British publishing magnate Robert Maxwell purchased the financially troubled News in March 1991 — only to die eight months later after going overboard near the Canary Islands from the deck of his yacht.

Maxwell was quickly revealed as a scammer who looted more than $1 billion from the pension funds of his companies. The News was placed under bankruptcy protection as his “empire went bust.”

Zuckerman stepped up, purchasing the paper and sparing The News from an ink-stained grave. The move came at a cost: There was an immediate layoff of some 170 employees.

“The new Daily News will build on the best traits of the old,” he promised after taking over. “It will be tough, sassy, full of outrage at injustice and street- smart.”

Zuckerman was hardly a regular presence in the newsroom, although he was known to express his feelings in pointed phone calls to a rotating cast of editors-in-chief.

But Zuckerman always loved politics, and appeared for Editorial Board meetings with Gov. Cuomo in April and Hillary Clinton in 2016.

His opinions were often laid out on The News’ Op-Ed pages, where Zuckerman tackled global issues from Israel to the Obama administration’s war on ISIS to the national integrity problem — long before President Trump.

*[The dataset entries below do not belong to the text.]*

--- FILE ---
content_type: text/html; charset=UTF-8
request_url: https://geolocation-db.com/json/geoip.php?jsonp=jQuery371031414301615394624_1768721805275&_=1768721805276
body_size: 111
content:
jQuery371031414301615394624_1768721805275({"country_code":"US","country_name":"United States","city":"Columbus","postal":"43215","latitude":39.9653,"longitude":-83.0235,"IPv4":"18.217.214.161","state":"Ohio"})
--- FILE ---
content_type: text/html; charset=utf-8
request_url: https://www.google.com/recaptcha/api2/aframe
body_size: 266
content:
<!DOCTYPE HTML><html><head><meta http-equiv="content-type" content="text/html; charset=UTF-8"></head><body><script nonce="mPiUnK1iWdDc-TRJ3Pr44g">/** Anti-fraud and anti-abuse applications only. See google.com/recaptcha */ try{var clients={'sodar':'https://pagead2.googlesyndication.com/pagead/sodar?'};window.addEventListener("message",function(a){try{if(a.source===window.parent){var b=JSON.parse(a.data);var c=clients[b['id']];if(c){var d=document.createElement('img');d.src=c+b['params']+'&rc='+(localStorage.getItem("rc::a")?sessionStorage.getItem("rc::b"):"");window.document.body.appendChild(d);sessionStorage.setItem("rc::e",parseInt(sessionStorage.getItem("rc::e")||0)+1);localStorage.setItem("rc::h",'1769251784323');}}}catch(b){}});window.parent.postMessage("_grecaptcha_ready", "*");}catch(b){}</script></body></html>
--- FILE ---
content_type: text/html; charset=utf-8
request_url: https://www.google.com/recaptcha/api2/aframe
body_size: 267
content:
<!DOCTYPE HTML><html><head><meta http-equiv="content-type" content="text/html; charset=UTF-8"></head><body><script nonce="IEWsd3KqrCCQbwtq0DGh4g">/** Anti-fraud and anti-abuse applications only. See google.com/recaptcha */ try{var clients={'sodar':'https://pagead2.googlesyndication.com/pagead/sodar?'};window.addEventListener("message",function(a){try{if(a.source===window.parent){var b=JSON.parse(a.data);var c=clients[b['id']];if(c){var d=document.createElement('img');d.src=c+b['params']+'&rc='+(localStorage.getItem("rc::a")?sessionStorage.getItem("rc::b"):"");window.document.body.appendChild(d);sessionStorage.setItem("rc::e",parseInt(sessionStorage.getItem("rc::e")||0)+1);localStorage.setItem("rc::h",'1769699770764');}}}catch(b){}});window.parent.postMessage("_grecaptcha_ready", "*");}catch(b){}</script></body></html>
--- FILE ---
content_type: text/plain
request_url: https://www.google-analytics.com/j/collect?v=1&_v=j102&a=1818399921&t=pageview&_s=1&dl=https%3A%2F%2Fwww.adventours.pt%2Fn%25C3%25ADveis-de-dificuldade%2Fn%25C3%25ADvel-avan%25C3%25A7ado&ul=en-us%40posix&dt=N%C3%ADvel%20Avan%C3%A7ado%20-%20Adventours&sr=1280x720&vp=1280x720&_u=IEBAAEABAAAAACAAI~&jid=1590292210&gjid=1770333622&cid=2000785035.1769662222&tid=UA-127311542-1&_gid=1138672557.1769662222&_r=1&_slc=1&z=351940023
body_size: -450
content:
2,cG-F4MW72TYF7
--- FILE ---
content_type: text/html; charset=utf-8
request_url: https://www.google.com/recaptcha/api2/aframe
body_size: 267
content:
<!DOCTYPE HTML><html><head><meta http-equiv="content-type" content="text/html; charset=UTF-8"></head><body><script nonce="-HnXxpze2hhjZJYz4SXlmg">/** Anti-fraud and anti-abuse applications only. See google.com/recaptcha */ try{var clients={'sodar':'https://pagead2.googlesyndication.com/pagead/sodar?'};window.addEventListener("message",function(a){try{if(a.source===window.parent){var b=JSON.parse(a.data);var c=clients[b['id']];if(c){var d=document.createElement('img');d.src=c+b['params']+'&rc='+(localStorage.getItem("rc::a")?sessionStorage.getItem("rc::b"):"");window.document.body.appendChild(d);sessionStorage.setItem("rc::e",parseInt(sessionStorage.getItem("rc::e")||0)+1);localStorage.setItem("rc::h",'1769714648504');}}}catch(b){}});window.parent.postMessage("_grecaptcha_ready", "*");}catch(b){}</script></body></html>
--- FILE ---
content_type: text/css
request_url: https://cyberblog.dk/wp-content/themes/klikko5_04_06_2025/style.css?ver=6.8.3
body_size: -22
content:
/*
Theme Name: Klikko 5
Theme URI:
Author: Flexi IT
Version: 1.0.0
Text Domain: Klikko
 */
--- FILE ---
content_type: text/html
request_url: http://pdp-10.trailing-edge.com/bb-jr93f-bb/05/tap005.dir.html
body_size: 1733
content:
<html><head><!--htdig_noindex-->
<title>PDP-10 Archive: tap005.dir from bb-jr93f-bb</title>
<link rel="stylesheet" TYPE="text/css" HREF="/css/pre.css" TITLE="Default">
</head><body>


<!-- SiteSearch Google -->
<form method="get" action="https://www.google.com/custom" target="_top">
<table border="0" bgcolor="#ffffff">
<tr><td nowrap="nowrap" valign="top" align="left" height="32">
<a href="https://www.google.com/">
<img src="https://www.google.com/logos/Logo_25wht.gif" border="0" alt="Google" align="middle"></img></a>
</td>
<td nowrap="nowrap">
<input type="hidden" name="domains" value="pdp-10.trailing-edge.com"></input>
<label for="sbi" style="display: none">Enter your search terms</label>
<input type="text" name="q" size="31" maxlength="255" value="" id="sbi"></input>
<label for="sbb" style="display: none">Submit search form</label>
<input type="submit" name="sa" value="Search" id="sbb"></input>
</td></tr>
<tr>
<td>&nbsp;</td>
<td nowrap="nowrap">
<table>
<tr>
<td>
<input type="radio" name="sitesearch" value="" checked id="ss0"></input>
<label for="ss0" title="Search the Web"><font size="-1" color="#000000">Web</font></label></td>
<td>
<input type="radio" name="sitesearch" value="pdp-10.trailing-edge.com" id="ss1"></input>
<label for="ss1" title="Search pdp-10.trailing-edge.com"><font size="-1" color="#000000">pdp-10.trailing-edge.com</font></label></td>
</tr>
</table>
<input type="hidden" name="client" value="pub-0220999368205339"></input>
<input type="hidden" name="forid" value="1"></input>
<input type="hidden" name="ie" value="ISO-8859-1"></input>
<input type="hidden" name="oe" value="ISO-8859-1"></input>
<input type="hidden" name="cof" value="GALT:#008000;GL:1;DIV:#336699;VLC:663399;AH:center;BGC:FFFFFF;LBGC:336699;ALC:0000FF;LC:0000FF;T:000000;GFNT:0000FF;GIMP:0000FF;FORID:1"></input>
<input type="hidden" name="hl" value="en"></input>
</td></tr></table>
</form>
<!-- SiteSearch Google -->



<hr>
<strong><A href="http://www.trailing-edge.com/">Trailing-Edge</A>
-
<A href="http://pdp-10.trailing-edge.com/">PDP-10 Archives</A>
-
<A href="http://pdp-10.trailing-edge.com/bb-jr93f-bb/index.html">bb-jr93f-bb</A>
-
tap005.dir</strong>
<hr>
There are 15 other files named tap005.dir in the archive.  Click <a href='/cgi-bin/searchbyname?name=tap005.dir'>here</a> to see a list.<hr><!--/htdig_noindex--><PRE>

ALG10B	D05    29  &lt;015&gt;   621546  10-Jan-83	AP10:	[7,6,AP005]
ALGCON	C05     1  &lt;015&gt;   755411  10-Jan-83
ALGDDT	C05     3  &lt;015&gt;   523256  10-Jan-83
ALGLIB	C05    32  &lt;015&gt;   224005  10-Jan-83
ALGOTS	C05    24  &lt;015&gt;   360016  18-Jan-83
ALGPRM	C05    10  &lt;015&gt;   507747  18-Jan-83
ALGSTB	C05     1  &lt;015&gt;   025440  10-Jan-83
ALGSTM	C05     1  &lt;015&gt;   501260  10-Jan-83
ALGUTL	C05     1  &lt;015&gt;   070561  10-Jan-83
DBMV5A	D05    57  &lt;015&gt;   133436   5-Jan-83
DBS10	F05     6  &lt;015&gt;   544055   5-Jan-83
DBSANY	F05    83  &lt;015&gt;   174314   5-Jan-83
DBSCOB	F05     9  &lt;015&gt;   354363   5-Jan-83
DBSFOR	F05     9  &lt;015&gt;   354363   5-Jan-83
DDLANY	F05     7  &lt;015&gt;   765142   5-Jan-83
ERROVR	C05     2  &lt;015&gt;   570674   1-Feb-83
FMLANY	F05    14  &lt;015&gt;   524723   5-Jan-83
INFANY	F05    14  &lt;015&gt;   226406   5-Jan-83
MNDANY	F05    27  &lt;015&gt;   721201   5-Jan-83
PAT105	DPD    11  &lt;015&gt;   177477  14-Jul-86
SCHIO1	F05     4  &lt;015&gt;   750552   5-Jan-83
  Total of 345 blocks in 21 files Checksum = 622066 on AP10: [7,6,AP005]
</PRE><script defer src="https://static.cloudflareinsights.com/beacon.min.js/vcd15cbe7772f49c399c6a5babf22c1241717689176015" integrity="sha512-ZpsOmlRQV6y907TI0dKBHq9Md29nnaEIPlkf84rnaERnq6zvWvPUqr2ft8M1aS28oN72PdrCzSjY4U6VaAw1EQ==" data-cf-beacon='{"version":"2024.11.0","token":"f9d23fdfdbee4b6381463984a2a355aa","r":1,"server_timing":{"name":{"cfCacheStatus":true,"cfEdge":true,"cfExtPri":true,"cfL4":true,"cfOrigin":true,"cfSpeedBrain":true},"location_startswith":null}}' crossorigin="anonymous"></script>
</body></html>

His most recent column blasted since-fired FBI Director James Comey for interfering in last year’s presidential race.

During his tenure, The News also abandoned its iconic “Daily Planet” digs on E. 42nd St. — where the lobby was used as the home for Clark Kent’s fictional Daily Planet.

After 65 years on the East Side, the paper moved to W. 33rd St. in 1995 and eventually to lower Manhattan in 2011.

In November 2012, after the paper was driven from its 4 New York Plaza home by Hurricane Sandy flooding, Zuckerman visited the Jersey City plant, where the staff was relocated on folding chairs and plastic tables.

He roused the waterlogged troops with a speech of support in the plant cafeteria, and the paper never missed a day of publishing despite temporary digs in three different locations.

He also offered a joking apology for the paper’s endorsement of Republican Mitt Romney.

By 2015, Zuckerman was considering a sale of the paper. He was approached by a potential buyer that year, putting the wheels in motion on a possible deal for the paper.

After testing the waters, Zuckerman opted in August of that year to take The News off the market.

“As Mort told me many times, owning the Daily News has been one of the great joys of his life,” Editor-in-Chief Arthur Browne said in the newsroom Tuesday.